While the jury is still out on how well Rhule, who was fired by the Carolina Panthers earlier this season, will perform on the field, he appears to have won his first press conference in Lincoln.
Rhule preached hope to Nebraska fans. According to Max Olson of the Athletic, his primary message was that Nebraska can be returned to the top of the sport, and he's the right person to do it.
"I'm here because this is the right fit," Rhule said. "It's the right time. If I have one message for you, we can absolutely do it. We can absolutely get University of Nebraska football exactly where it's supposed to be. It will be hard. It may take time. But it will be done."
Nebraska fans could use a bit of hope. A program that won consecutive national titles in 1994 and 1995 now has not won double-digit games in a season in a decade and hasn't played in a bowl game since 2016.
On paper, Rhule appears to have the credentials to back up his claims. After winning two games during his first season at Temple, Rhule led the Owls to consecutive 10-win seasons in 2015 and 2016.

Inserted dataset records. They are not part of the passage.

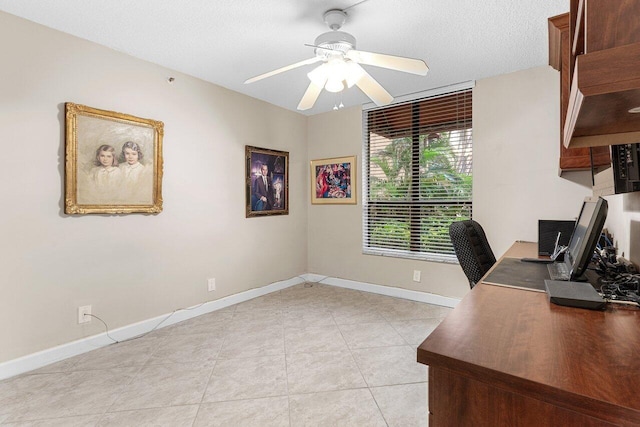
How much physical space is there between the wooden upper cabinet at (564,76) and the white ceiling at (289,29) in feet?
1.47

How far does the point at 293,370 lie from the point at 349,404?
50 cm

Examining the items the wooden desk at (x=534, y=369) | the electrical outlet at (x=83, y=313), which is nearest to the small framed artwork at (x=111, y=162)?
the electrical outlet at (x=83, y=313)

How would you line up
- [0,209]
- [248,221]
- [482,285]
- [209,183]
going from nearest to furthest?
1. [482,285]
2. [0,209]
3. [209,183]
4. [248,221]

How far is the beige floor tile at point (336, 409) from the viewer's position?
5.27 ft

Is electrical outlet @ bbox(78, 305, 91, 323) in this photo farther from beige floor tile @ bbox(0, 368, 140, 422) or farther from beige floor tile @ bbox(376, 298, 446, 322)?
beige floor tile @ bbox(376, 298, 446, 322)

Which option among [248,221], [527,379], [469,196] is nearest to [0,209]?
[248,221]

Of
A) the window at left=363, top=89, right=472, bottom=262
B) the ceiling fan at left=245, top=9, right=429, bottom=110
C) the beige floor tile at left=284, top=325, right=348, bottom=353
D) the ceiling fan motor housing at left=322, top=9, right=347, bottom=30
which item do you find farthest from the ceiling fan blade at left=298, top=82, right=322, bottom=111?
the beige floor tile at left=284, top=325, right=348, bottom=353

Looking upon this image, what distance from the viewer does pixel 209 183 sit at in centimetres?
329

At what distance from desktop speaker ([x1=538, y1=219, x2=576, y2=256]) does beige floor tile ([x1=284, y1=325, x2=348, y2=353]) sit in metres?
1.71

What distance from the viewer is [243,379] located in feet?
6.57

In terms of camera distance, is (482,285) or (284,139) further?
(284,139)

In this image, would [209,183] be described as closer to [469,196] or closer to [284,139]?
[284,139]

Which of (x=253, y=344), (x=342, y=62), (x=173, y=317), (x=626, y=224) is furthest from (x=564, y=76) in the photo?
(x=173, y=317)

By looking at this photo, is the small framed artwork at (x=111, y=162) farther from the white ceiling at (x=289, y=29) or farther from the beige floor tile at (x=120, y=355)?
the beige floor tile at (x=120, y=355)
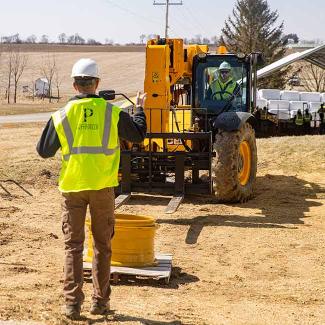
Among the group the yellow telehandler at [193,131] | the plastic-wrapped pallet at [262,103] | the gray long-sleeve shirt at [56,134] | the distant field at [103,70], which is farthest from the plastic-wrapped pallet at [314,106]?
the distant field at [103,70]

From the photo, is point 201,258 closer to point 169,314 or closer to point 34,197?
point 169,314

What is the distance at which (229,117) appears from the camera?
37.3 feet

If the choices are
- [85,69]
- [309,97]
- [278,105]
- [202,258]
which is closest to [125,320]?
[85,69]

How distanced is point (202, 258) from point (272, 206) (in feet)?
12.1

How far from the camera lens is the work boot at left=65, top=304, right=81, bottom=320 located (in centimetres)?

He then moved to Baylor, where he inherited a program reeling from a sexual assault scandal. Two years after the Bears went 1-11 in Rhule's first season in Waco, they went 11-3 and earned a New Year's Six bowl berth.
It's not just Rhule's words that have Cornhusker fans excited, either. He made headlines on Monday by poaching South Carolina offensive coordinator Marcus Satterfield, who is expected to join him at Nebraska. Rumors have swirled that Satterfield might even bring Gamecock quarterback Spencer Rattler with him.
Of course, it would be easy to look back just five years and remind Nebraska fans how excited everyone was about the hire of Scott Frost, who had led the Cornhuskers to a national championship as a player and led Central Florida to a 13-0 season as a coach. Frost wound up getting fired midway through his fifth season with a record of 16-31.
But at least until Rhule's team loses its first game, Cornhusker fans can remain optimistic and dream of returning to the lofty place they occupied in college football during the 1980s and '90s.